# Sparse PARAFAC with missing values

This notebook is based on [sparse_demo.ipynb](sparse_demo.ipynb#parafac). 

As before, we start with a random sparse tensor, constructed so that it has a tensor factorization of rank 5.

Because masked PARAFAC can take longer to converge than non-masked PARAFAC, we will use a smaller tensor than in the other notebook.

In [1]:
shape = (1000, 1001, 1002)
rank = 5

import sparse
starting_factors = [sparse.random((i, rank)) for i in shape]
starting_factors
starting_weights = sparse.ones(rank)

In [3]:
from tensorly.contrib.sparse.kruskal_tensor import kruskal_to_tensor
tensor = kruskal_to_tensor((starting_weights, starting_factors))
tensor

0,1
Format,coo
Data Type,float64
Shape,"(1000, 1001, 1002)"
nnz,5094
Density,5.0787535817475934e-06
Read-only,True
Size,159.2K
Storage ratio,0.0


In [4]:
tensor.nbytes / 1e9                # Actual memory usage in GB

0.000163008

In [5]:
import numpy as np
np.prod(tensor.shape) * 8 / 1e9    # Memory usage if array was dense, in GB

8.024016

Now let's construct a random mask. A mask should be a boolean array of the same shape as the tensor, that is `False` (`0`) where there are missing values and `True` (`1`) where elements are not missing. 

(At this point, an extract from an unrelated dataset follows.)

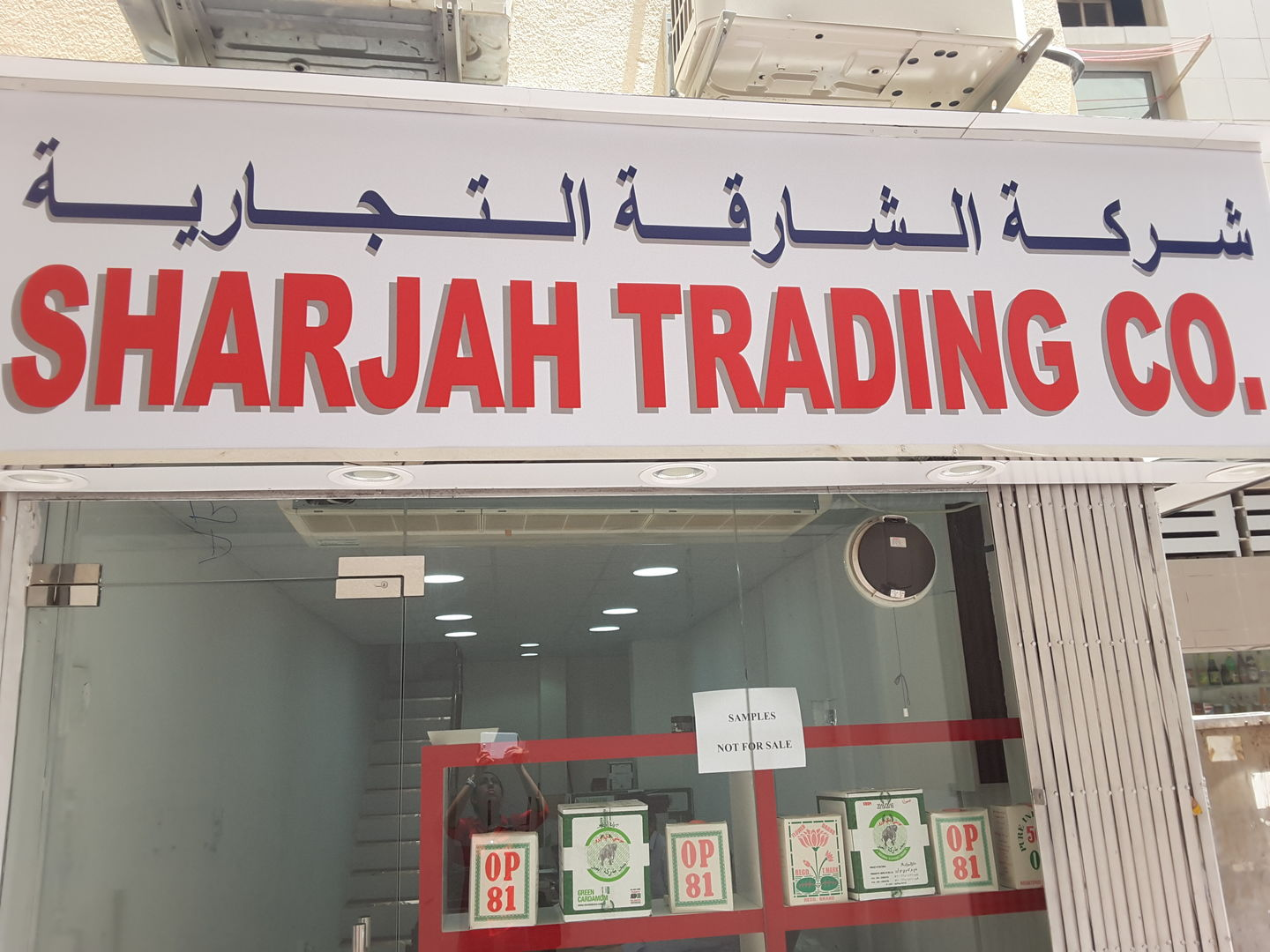 HiDubai-business-sharjah-trading-co-b2b-services-food-stuff-trading-al-ras-dubai-2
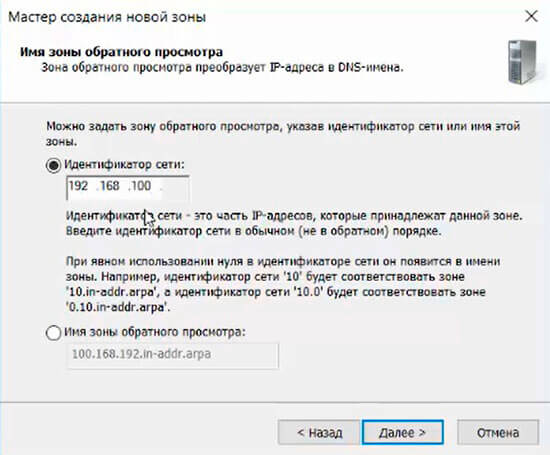 setup active directory 2016 21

It is important that the mask array have a fill value of `True`, that is, the zero entries of the original `tensor` should be considered non-missing. This is because internally the parafac algorithm generates dense arrays with as many elements as are False in the mask.

In [6]:
import sparse
missing_p = 0.3 # The fraction of nonzero entries from tensor which should be considered missing. The larger this number is, the harder it will be for PARAFAC to reconstruct the factors (meaning it may take more iterations to converge).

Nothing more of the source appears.